=== What is asked ===
Copy word for word the section of the rule grammar page below starting at "JSGF grammar files consist" and ending at "can be omitted.".

Skip to main content

Rule Grammar

Speech Recognition Using Grammar Files

The "音声入力_ルール" engine (-a-rule-input-private) available in AmiVoice API Private allows speech recognition using grammar files created by users. For example, it is effective in scenarios where speech with limited words based on certain rules is expected, such as verifying membership numbers when performing speech recognition of customer information in an IVR system.

Grammar File Format

The "音声入力_ルール" engine can use grammar files written in JSpeech Grammar Format (JSGF) or Speech Recognition Grammar Specification (SRGS). These formats allow you to describe phrases (sets of words) and tags (strings returned to the application as accompanying information when phrases are recognized) that you want the speech recognition engine to recognize in a limited way. When creating a new grammar file, we recommend using JSGF grammar files. Here, we provide a brief explanation of the specifications for these two grammar files, but for detailed specifications of each grammar file, please see the following web pages:

JSGF Grammar File Simple Specification

JSGF grammar files consist of the following elements:

Header Information

Describes character encoding information and country/language information. The format of the "Header Information" is as follows:

#JSGF V1.0;
#JSGF V1.0 <character encoding information>;
#JSGF V1.0 <character encoding information> <country/language information>;

Character encoding information and country/language information can be omitted.

=== Dataset ===
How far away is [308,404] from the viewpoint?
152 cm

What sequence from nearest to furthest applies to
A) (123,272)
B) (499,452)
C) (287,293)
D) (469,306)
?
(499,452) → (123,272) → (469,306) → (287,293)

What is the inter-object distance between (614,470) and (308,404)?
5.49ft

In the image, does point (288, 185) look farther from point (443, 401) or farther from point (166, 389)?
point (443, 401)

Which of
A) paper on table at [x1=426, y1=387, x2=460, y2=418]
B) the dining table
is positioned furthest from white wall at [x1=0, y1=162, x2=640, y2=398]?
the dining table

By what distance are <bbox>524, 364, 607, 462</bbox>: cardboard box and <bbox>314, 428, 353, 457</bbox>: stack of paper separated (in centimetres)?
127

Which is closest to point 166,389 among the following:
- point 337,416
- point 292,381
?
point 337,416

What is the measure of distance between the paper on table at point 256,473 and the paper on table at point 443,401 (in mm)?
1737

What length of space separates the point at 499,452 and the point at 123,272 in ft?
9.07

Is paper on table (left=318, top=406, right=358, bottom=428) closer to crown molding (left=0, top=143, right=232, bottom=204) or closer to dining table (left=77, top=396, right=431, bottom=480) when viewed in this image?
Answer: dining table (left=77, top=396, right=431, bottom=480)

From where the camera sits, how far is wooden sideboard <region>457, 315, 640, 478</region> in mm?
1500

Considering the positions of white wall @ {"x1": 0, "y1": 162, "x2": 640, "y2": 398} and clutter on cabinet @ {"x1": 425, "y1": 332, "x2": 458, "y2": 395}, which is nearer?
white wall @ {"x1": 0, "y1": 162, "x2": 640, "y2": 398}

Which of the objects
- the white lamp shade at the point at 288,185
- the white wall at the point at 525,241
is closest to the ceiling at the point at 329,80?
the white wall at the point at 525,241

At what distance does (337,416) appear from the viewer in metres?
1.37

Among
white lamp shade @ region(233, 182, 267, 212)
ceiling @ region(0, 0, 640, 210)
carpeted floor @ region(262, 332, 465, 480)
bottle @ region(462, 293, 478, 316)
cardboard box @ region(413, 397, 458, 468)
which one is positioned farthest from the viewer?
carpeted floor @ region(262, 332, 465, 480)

* * *

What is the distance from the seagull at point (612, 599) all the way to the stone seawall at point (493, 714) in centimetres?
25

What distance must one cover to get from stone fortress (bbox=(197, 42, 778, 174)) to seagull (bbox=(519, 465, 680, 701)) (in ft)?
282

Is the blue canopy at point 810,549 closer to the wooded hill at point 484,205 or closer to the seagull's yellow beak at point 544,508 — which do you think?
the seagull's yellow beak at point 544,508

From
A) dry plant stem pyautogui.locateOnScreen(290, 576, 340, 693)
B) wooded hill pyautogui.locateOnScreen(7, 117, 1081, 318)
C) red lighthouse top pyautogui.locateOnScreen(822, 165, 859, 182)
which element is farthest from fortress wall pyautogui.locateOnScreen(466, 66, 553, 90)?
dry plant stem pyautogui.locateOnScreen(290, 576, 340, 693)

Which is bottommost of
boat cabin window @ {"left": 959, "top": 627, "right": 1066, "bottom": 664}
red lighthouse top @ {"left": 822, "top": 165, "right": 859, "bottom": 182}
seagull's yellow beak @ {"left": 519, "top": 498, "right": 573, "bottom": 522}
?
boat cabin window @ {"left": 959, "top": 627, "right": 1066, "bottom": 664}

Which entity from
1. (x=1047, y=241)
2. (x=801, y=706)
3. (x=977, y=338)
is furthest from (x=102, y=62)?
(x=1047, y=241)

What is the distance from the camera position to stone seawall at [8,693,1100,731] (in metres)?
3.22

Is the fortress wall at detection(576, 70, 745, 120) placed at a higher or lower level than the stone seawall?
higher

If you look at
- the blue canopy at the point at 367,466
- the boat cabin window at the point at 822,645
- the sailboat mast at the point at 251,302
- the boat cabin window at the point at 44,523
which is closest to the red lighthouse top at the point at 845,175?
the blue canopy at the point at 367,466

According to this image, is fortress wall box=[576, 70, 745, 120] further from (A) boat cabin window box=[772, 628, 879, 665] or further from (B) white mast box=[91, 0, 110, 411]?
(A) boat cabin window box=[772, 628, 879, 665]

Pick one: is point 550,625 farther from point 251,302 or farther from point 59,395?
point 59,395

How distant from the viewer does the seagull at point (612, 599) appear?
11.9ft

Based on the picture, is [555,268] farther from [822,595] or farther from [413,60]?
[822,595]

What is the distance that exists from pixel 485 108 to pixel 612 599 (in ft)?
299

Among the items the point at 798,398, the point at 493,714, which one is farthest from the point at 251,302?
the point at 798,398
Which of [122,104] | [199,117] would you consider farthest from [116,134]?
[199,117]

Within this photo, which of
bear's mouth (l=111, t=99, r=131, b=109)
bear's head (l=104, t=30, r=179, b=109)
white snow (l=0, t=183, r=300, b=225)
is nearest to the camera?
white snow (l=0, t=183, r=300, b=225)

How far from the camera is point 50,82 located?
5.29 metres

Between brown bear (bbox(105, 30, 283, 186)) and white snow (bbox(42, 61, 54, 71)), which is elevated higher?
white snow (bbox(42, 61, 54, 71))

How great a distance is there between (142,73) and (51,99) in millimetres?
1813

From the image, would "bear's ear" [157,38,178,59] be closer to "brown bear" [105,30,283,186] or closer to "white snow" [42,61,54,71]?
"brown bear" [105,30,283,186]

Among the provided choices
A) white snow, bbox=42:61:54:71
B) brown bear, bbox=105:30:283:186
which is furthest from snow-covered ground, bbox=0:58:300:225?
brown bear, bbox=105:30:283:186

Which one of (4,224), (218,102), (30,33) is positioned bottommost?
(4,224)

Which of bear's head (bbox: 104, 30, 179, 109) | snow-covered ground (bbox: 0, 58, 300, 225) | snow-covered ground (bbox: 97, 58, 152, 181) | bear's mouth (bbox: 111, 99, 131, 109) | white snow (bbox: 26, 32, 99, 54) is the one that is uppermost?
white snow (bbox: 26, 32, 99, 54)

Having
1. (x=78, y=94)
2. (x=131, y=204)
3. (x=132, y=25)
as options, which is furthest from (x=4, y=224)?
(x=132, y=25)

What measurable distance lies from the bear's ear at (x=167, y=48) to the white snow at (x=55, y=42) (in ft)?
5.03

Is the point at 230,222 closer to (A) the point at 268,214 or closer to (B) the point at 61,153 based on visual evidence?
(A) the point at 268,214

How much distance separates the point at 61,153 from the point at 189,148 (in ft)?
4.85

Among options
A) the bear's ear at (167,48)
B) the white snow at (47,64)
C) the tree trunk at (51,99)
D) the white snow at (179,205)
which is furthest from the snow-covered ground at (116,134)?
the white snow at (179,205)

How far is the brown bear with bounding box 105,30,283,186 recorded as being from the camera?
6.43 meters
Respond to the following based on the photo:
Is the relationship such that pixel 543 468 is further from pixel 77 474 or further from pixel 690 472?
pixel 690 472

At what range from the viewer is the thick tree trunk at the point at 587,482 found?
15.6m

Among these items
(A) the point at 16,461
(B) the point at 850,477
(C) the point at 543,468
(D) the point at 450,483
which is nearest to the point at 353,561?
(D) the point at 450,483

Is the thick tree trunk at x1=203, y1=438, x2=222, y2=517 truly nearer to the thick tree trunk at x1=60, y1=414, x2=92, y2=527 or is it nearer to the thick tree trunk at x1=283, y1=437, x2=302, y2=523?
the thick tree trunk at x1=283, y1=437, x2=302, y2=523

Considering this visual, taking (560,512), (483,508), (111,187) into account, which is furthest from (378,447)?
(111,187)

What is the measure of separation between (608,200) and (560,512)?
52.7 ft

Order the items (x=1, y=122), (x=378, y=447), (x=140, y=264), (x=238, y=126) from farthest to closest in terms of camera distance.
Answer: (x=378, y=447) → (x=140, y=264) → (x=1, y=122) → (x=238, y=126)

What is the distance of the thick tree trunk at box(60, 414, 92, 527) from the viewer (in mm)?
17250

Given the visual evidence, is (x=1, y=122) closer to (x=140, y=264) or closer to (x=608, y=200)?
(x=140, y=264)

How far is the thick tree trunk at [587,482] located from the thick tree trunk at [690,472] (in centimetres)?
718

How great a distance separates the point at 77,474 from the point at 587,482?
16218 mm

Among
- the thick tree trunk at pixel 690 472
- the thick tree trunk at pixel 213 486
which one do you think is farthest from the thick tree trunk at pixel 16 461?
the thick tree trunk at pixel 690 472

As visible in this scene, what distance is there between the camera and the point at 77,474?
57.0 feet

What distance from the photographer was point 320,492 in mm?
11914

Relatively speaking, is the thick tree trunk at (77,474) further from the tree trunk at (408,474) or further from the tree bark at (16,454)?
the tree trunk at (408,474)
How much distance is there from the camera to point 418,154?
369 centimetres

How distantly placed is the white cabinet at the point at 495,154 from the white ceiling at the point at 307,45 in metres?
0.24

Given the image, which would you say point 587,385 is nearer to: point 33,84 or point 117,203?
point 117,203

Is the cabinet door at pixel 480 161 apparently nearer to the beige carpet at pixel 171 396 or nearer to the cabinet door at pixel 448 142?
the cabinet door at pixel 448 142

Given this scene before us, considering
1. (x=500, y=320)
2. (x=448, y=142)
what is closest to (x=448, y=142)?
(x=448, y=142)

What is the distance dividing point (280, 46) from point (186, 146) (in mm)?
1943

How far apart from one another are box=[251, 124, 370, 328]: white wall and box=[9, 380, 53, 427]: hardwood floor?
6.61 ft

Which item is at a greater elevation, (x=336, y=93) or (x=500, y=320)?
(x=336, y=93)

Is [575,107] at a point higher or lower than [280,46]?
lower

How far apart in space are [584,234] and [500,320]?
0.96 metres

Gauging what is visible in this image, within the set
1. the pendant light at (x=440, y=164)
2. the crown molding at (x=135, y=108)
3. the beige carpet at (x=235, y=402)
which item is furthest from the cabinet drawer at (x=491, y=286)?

--

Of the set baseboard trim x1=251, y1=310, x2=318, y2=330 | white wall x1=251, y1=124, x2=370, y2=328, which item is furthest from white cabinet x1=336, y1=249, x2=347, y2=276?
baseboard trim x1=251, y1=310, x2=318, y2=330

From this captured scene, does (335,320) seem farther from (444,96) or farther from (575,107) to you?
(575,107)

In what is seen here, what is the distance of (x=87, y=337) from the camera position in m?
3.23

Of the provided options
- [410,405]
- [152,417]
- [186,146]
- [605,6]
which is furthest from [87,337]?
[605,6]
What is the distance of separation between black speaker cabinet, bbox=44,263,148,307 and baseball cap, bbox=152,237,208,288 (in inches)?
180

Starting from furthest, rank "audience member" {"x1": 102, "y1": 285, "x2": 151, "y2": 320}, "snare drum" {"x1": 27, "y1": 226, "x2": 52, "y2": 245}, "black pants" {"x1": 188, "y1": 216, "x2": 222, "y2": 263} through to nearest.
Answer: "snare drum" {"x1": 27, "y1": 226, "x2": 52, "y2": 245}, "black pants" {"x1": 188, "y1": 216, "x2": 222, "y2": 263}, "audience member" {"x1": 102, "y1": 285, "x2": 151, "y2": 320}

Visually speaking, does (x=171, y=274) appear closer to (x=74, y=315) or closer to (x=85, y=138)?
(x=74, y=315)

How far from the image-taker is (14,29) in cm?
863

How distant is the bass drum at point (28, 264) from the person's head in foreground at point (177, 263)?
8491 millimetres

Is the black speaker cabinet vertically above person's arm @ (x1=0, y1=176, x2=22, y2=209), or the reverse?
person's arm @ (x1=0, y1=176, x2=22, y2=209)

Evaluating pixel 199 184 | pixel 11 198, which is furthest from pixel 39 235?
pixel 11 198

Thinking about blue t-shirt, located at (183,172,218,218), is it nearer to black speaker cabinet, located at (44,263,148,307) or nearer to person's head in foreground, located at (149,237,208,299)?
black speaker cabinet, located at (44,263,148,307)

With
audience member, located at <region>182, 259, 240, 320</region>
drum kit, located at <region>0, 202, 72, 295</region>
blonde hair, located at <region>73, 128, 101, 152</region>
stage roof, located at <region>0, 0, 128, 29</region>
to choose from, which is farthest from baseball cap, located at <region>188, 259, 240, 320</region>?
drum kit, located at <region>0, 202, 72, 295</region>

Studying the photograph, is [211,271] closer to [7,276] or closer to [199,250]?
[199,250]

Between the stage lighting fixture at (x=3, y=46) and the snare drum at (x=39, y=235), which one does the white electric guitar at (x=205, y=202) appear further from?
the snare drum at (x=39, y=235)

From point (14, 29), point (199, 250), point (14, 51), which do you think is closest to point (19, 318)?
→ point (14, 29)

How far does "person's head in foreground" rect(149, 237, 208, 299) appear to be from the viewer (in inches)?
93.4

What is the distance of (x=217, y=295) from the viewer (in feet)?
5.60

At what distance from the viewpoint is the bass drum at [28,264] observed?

=== Final result ===
JSGF grammar files consist of the following elements:

Header Information

Describes character encoding information and country/language information. The format of the "Header Information" is as follows:

#JSGF V1.0;
#JSGF V1.0 <character encoding information>;
#JSGF V1.0 <character encoding information> <country/language information>;

Character encoding information and country/language information can be omitted.